In fact, if saucy is your style consider a deeper, splayed-edge pan or rounded bowl design with handy pouring edges and a smaller bottom surface. Ultimately, it is the recipes and culinary desires that dictate need.
Fact #5: Getting a Handle (or two) on Things
A long handle is a signature element on a saute pan due to the amount of motion required for sauteing, in fact, some pans even offer two. A "helper handle" is often added on the opposite side of the pan designed to assist in pouring sauces or contents out of a hot pan.
Since many sauted dishes require initial browning on the stovetop before being transferred immediately into the oven, handles that can withstand oven heat are essential. If possible, choose a pan with metal handles produced in a different type of metal than the body of the pan itself. This design element, in addition to a "hollowed out" design will help keep the handles cooler.

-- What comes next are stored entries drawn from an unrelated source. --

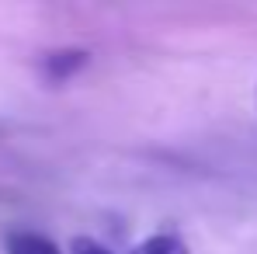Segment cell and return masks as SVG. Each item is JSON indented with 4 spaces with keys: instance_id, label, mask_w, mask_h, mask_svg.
<instances>
[{
    "instance_id": "cell-1",
    "label": "cell",
    "mask_w": 257,
    "mask_h": 254,
    "mask_svg": "<svg viewBox=\"0 0 257 254\" xmlns=\"http://www.w3.org/2000/svg\"><path fill=\"white\" fill-rule=\"evenodd\" d=\"M4 251L7 254H59V247L39 230H11L4 237Z\"/></svg>"
},
{
    "instance_id": "cell-2",
    "label": "cell",
    "mask_w": 257,
    "mask_h": 254,
    "mask_svg": "<svg viewBox=\"0 0 257 254\" xmlns=\"http://www.w3.org/2000/svg\"><path fill=\"white\" fill-rule=\"evenodd\" d=\"M84 63H87V52H80V49H63V52H49V56H45L42 70H45L49 80H66V77L77 73Z\"/></svg>"
},
{
    "instance_id": "cell-3",
    "label": "cell",
    "mask_w": 257,
    "mask_h": 254,
    "mask_svg": "<svg viewBox=\"0 0 257 254\" xmlns=\"http://www.w3.org/2000/svg\"><path fill=\"white\" fill-rule=\"evenodd\" d=\"M136 254H188V247L177 233H153L150 240L136 247Z\"/></svg>"
},
{
    "instance_id": "cell-4",
    "label": "cell",
    "mask_w": 257,
    "mask_h": 254,
    "mask_svg": "<svg viewBox=\"0 0 257 254\" xmlns=\"http://www.w3.org/2000/svg\"><path fill=\"white\" fill-rule=\"evenodd\" d=\"M70 251H73V254H111L104 244H97V240H90V237H73Z\"/></svg>"
}]
</instances>
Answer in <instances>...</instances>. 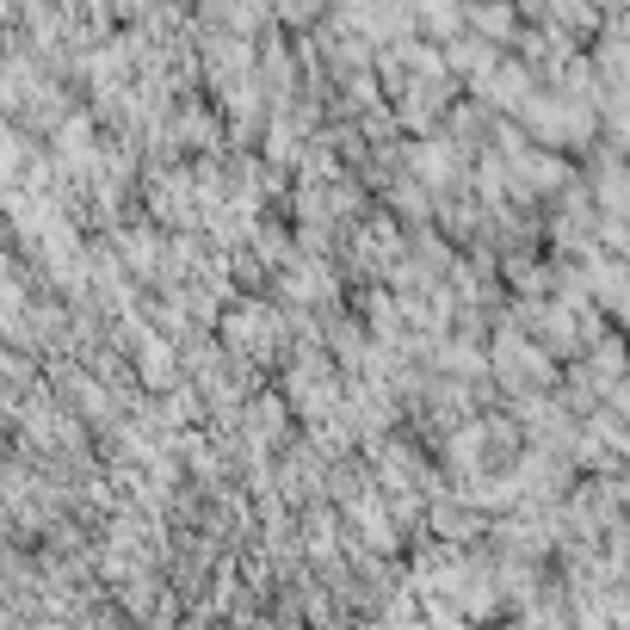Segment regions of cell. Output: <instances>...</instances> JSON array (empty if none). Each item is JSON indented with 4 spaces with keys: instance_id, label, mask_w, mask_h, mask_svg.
I'll use <instances>...</instances> for the list:
<instances>
[{
    "instance_id": "6da1fadb",
    "label": "cell",
    "mask_w": 630,
    "mask_h": 630,
    "mask_svg": "<svg viewBox=\"0 0 630 630\" xmlns=\"http://www.w3.org/2000/svg\"><path fill=\"white\" fill-rule=\"evenodd\" d=\"M415 168L427 173V180H445V173H452V155H445V149H433V143H427V149H415Z\"/></svg>"
}]
</instances>
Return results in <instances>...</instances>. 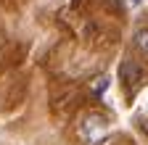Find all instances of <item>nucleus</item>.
<instances>
[{"mask_svg":"<svg viewBox=\"0 0 148 145\" xmlns=\"http://www.w3.org/2000/svg\"><path fill=\"white\" fill-rule=\"evenodd\" d=\"M106 129V121L101 119V116H90V119H85V124H82V135L85 137H95V135H101Z\"/></svg>","mask_w":148,"mask_h":145,"instance_id":"obj_1","label":"nucleus"},{"mask_svg":"<svg viewBox=\"0 0 148 145\" xmlns=\"http://www.w3.org/2000/svg\"><path fill=\"white\" fill-rule=\"evenodd\" d=\"M132 45H135V50H138V53L148 56V27H143V29H138V32H135Z\"/></svg>","mask_w":148,"mask_h":145,"instance_id":"obj_2","label":"nucleus"},{"mask_svg":"<svg viewBox=\"0 0 148 145\" xmlns=\"http://www.w3.org/2000/svg\"><path fill=\"white\" fill-rule=\"evenodd\" d=\"M119 71H122V79H127V82L140 79V66H138V63H132V61H124Z\"/></svg>","mask_w":148,"mask_h":145,"instance_id":"obj_3","label":"nucleus"}]
</instances>
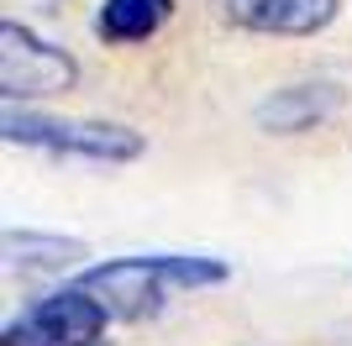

Test kitchen experts also note that handles designed with "traction" are extremely useful in handling hot, heavy pans that may become slippery.
Fact #6: Put a Lid on It
Saute pans with the most versatility are designed with sturdy, snug-fitting lids that can be used both on the stovetop and in the oven. Experts have noted that although the see-through tempered glass tops seem like a good idea, they often steam up during cooking - rendering them as opaque as a solid lid.
In French, the word, Saute, means jump, and the iconic American chef James Beard described sauteeing as, "a fast, deft procedure." Bottom line, it's a technique worthy of any fast-paced reality cooking show.
Come on, you've got your new saute pan, we know you can do it! Ready, set, saute!